Explaining the concept of relativity which the NMA described as a ‘no go area’, the labour leader said: “What we call relativity is the call duty allowance. Three professionals are on call. We have the doctors, nurses and laboratory scientists and before now, the doctors were having 2 per cent of this call and nurses have 1.7 per cent. Already there is difference here. If we are looking for 50 per cent increase, it cannot be the same with that of the doctors.
“But unfortunately, the doctors are saying that we should not be given what we are asking for. We don’t know whether they want to do the work of a nurse, pharmacist, laboratory scientist and also do the work of a cleaner.
“What is there concern with what we are looking for. We don’t want to join issues with anybody. The fact that they don’t want the government to give us what we want, that is where the problem lies.
“We appreciate the fact that they are everywhere in the government and they are making things difficult. Today if they want this strike to be suspended, we are ready to suspend it.”
It is therefore necessary to call on the Federal Government to be bold enough to take a stand on these issues. They must be fair and just to all in doing that so as to resolve the issues once and for all for the good of the country.
Many experts have called for a new model that will put to rest the ‘rivalry and ego bruising’ between the medical and health professionals in the country.
Others argue that the recruitment of professional health administrators to be in charge of the day to day running of the hospitals will put an end to the crisis.
“It is time for the federal government to think of making administrators the head of hospitals so that doctors, nurses and all other workers can aspire to the highest level of their profession.
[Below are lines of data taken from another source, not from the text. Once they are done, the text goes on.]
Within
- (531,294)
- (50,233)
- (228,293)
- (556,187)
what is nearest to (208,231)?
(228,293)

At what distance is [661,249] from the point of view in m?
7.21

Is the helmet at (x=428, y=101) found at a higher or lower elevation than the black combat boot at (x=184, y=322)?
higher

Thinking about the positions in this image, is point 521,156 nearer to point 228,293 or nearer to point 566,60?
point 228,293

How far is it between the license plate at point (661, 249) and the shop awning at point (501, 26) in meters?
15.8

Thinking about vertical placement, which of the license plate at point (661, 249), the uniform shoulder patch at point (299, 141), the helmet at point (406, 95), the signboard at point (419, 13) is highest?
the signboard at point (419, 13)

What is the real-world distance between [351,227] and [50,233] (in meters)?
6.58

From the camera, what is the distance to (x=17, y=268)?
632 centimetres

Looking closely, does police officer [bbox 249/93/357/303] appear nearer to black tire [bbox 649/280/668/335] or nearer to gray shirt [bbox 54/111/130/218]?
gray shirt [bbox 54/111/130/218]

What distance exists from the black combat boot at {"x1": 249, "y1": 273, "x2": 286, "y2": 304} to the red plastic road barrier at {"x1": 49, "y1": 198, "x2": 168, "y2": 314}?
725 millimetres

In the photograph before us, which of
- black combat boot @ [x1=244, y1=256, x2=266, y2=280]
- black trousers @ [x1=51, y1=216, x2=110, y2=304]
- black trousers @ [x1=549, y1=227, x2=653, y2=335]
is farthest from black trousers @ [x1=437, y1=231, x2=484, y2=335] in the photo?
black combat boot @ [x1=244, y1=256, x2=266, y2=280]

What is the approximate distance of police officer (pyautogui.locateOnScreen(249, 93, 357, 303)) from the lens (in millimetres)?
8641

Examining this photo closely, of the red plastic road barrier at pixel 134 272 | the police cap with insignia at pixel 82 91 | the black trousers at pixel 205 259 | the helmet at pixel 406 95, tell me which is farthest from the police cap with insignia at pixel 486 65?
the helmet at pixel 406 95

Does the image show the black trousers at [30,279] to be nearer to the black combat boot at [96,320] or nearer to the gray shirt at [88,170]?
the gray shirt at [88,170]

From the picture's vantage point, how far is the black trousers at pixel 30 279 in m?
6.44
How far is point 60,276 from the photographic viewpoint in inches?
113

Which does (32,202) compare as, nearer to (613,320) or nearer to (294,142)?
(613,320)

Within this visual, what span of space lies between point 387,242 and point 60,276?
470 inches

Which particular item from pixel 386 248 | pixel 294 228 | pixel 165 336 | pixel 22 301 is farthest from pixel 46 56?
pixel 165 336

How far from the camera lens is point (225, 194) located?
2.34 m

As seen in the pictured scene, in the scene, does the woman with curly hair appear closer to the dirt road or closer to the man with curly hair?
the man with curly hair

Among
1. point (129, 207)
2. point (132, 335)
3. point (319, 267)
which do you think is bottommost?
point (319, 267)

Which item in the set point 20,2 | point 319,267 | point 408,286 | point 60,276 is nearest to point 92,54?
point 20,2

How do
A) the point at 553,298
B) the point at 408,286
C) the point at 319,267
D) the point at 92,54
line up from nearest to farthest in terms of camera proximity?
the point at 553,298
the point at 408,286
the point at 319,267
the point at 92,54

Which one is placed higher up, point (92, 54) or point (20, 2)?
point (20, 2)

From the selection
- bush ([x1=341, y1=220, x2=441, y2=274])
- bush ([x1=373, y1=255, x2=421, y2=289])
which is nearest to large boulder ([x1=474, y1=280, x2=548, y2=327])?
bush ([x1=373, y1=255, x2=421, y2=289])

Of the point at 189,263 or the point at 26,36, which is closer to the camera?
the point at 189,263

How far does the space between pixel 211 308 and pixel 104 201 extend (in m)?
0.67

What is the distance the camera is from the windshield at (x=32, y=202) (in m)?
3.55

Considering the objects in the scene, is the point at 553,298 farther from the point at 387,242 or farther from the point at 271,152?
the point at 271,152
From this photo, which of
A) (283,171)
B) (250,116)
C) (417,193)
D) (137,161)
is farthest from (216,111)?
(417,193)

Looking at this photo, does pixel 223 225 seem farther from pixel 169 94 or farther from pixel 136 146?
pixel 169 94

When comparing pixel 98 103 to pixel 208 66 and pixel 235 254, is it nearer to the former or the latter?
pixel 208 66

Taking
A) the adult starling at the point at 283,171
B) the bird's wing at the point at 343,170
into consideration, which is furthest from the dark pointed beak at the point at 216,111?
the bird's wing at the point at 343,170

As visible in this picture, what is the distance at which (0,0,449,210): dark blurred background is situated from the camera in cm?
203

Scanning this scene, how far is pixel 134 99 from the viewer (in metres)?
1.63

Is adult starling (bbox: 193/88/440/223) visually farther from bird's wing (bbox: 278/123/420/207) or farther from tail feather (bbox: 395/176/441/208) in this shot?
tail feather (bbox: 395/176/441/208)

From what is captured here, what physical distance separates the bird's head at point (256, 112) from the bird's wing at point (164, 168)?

“Doctors are not trained administrators and yet they are made the head of hospitals that is why we are having this maladministration.
“If government wants to solve this problem once and for all, they should look for health administrators who are saddled with the responsibilities of taking charge of running of the affairs of the hospitals.
”We can quickly remember when Eyitayo Lambo was the minister of health, he was not a medical doctor, rather he was a health economist and he performed creditably well. I think that is the solution,” Comrade Shetima advised.
It is pertinent to call on President Muhammadu Buhari to act fast as whatever happens, the bulk will be placed on his table.
He should also know that 2019 is at the corner and his ability to resolve this crisis and quickly too, will determine his chances of coming back to power next year.
Nigeria’s health indices have worsened in recent times and this industrial crisis will further worsen the already bad situation.
According to the world Health Organiasation (WHO), Nigeria has gone down to 187 out of 190 countries in terms of health indices. What it means is that Nigeria is only better than those countries that are fighting war like South Sudan, Somalia and the rest. It is a big shame, hence, the need for a bold and radical step to resolve the issues once and for all so that the health workers to resume work.